Although the Turkish jet did briefly stray into Syrian airspace, “this kind of short-term border violation can never be regarded as a pretext for a hostile attack,” Erdogan said.
Erdogan’s sense of betrayal
Erdogan’s speech was sprinkled with references to his deep sense of betrayal as Assad, with whom he had forged a close personal relationship, reneged on promises made to Turkey to implement reforms and ease the government’s harsh crackdown on protesters.
Syria had been a focus in recent years of Turkey’s efforts to project its influence in the Arab world, to the extent that the two countries held joint cabinet meetings.
The rapprochement followed more than a decade of tensions during the rule of Assad’s father; the countries came to the brink of war in 1998 over Syria’s support for the radical Kurdistan Workers’ Party, which Turkey considers a terrorist group.
Erdogan had clearly hoped that his friendship with Assad would help end the crisis.
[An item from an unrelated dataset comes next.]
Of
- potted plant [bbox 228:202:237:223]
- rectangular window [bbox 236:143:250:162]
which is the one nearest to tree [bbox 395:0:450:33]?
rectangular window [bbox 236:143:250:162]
But, he said, “now we see that all our hopes were in vain because he was not speaking the truth. We realized the son was not keeping his promises and was following in the footsteps of the father.”
As Erdogan spoke, Syrian rebels said they had attacked a base belonging to the elite Republican Guard in the Damascus suburb of Hameh, in a sign of the rebels’ growing boldness. Residents of Damascus reported hearing explosions and gunfire, and the Local Coordination Committees, an opposition group, said 33 people were killed in the subsequent bombardment of the area.
Early Wedneday, Syria’s state-run news agency reported that gunmen attacked the headquarters of pro-Assad Ikhbhariya TV station 14 miles south of Damascus, killing three employees.
NATO did not propose any measures against Syria during an emergency meeting in Brussels summoned by Turkey. But NATO Secretary General Anders Fogh Rasmussen told reporters that the organization would closely monitor events along the alliance’s southeastern border and would gather to “discuss what else will be done” should another such incident occur.
“It is my clear expectation that the situation won’t continue to escalate,” he said. “What we have seen is a completely unacceptable act, and I would expect Syria to take all necessary steps to avoid such events in the future.”